**TASK DETAILS:**
Write out everything in the capillaric biosensor text from "In this project, human" down to "the fluidic domain.", word for word.
##### TEXT #####
CAREER: Human motion driven capillaric circuits for skin-mountable biosensors

Musculoskeletal disorders, the leading cause of disability in the world, have been on the rise due to the aging human population and the main course of action in response to these conditions is improving the availability and efficacy of physical rehabilitation. Continuous monitoring of specific human movements using wearable devices would enable tracking of therapy progress, thus increase patient compliance and education in addition to enabling clinical studies investigating the relationship between rehabilitation exercises and health outcomes.

The goal of this CAREER project is to develop a skin patch incorporated with a capillaric circuit that functions as a micropump driven by human movement, which is an attractive approach for this purpose as it allows unique functionalities by combining fluid physics with wearables and human biomechanics. To inspire a broad range of students to study in STEM fields, the bioinspired device design and simple fabrication methods available in the PI’s lab will be used to produce educational kits for teaching human physiology and device physics to high school and college students, and teachers will be trained through a collaboration with the Santa Clara County Biotechnology Education Partnership program.

The investigator’s primary research goals are directed toward the development and application of implantable and miniaturized micro/optorfluidic technologies for biology and medicine. Toward this goal, this CAREER project aims to develop a bioinspired capillaric sensor patch for detecting skin strain-field (SSF) configurations correlated with a specific motion (e.g., facial or shoulder rehabilitation exercises etc.) Though skin-mounted microfluidic wearable devices for sweat and strain sensing have attracted significant attention, human movement has not been considered as the source of functionality in a microfluidic wearable device.

In this project, human skin biomechanics as a driving force for microfluidics will be investigated using digital image correlation (DIC) and the skin strain field (SSF) to measure a large range of movements. Capillaric sensor networks with electrical and image-based readouts will be designed for real-time wireless data transfer and fluidic data storage, respectively.

Ultimately, the interaction of the complex mechanical stimuli and the capillaric network components will be represented as a signal with elastomeric and dilatometric modes, which will significantly reduce the energy consumption and computational power required for complex movement analysis. For the time-dependent and multiplexed nature of the SSF, a computational method is needed for designing capillaric circuits for performing the desired analog and digital signal processing operations in the fluidic domain.

A microfluidic computer-aided design tool that models the capillaric circuit as an electrical circuit will be developed to find the device parameters. In addition to the device physics, this project will investigate the development of new manufacturing techniques for large-area skin-conformal microfluidic devices and stable electrode-ionic liquid interfaces.

These will serve towards the advancement of capillaric sensors for wearable technologies. An imperceptible skin-mountable patch that wirelessly transmits the number of repetitions of the physical rehabilitation exercises with the correct form and intensity to a master node (e.g., smart-watch or -phone) will be developed and these devices will be validated on volunteers in consultation with the Stanford Rehabilitation Center.

This award reflects NSF's statutory mission and has been deemed worthy of support through evaluation using the Foundation's intellectual merit and broader impacts review criteria.
##### DATA UNDER STUDY #####
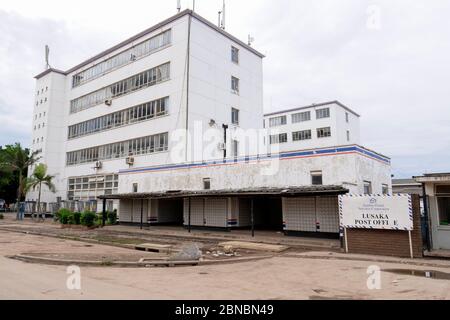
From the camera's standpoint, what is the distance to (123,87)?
37781 millimetres

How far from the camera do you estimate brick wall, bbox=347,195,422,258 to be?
13.4 metres

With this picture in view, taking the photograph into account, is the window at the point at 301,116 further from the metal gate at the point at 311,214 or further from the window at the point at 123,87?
the metal gate at the point at 311,214

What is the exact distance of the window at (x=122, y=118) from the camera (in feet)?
108

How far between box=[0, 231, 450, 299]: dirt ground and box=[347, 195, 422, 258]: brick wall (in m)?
2.31

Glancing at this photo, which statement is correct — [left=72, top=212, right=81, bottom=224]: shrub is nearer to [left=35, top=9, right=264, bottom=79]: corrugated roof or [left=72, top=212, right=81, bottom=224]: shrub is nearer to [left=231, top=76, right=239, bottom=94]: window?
[left=231, top=76, right=239, bottom=94]: window

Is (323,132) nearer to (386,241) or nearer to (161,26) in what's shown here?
(161,26)

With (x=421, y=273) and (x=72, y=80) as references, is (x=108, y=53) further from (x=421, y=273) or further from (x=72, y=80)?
(x=421, y=273)

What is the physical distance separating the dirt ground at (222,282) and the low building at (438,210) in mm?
3925

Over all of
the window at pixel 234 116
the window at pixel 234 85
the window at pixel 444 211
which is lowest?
the window at pixel 444 211

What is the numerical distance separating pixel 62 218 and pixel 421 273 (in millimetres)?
27878

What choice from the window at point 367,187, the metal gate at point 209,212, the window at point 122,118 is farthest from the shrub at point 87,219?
the window at point 367,187

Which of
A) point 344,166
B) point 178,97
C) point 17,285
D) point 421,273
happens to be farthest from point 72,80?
point 421,273

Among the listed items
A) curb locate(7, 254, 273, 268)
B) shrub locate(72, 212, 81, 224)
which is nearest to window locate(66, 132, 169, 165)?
shrub locate(72, 212, 81, 224)

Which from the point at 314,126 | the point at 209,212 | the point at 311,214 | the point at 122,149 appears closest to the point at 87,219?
the point at 122,149
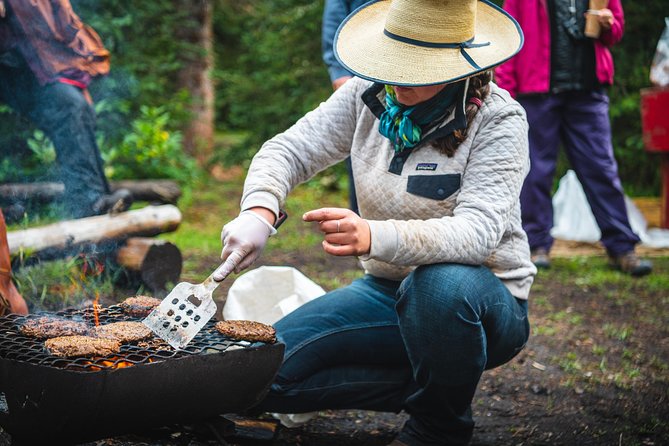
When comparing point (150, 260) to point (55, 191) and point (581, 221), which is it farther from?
point (581, 221)

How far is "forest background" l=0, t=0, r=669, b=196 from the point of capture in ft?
23.0

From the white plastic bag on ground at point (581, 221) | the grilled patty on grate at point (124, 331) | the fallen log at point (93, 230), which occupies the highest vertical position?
the grilled patty on grate at point (124, 331)

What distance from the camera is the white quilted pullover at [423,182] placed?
2.25 metres

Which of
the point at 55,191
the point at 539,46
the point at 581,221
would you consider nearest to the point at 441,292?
the point at 539,46

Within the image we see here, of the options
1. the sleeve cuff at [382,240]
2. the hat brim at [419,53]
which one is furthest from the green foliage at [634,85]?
the sleeve cuff at [382,240]

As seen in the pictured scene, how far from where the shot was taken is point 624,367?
11.7 ft

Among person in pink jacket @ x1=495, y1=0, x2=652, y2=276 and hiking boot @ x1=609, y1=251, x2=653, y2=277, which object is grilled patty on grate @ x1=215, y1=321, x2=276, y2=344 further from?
hiking boot @ x1=609, y1=251, x2=653, y2=277

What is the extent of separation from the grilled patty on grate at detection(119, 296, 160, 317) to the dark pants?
211 cm

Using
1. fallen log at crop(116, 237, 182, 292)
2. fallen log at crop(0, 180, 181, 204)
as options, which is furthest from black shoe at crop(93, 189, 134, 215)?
fallen log at crop(0, 180, 181, 204)

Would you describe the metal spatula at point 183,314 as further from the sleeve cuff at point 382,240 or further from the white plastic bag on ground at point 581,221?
the white plastic bag on ground at point 581,221

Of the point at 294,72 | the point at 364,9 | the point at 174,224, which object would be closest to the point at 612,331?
the point at 364,9

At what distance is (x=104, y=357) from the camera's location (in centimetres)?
200

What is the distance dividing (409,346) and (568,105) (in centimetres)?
326

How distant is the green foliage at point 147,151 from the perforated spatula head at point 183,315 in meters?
4.79
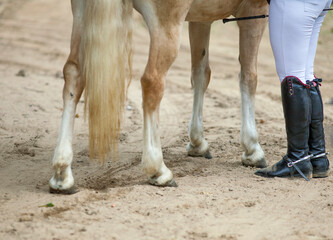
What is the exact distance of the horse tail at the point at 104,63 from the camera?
3.80 m

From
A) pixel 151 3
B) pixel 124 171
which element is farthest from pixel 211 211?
pixel 151 3

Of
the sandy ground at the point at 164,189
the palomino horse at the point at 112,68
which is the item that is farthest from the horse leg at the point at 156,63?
the sandy ground at the point at 164,189

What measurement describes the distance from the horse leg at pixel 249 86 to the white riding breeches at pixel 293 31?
52 centimetres

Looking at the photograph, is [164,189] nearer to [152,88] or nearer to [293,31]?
[152,88]

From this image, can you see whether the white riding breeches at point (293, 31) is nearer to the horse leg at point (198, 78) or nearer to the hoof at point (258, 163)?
the hoof at point (258, 163)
#####
**ANSWER TO THIS TASK:**
In this project, human skin biomechanics as a driving force for microfluidics will be investigated using digital image correlation (DIC) and the skin strain field (SSF) to measure a large range of movements. Capillaric sensor networks with electrical and image-based readouts will be designed for real-time wireless data transfer and fluidic data storage, respectively.

Ultimately, the interaction of the complex mechanical stimuli and the capillaric network components will be represented as a signal with elastomeric and dilatometric modes, which will significantly reduce the energy consumption and computational power required for complex movement analysis. For the time-dependent and multiplexed nature of the SSF, a computational method is needed for designing capillaric circuits for performing the desired analog and digital signal processing operations in the fluidic domain.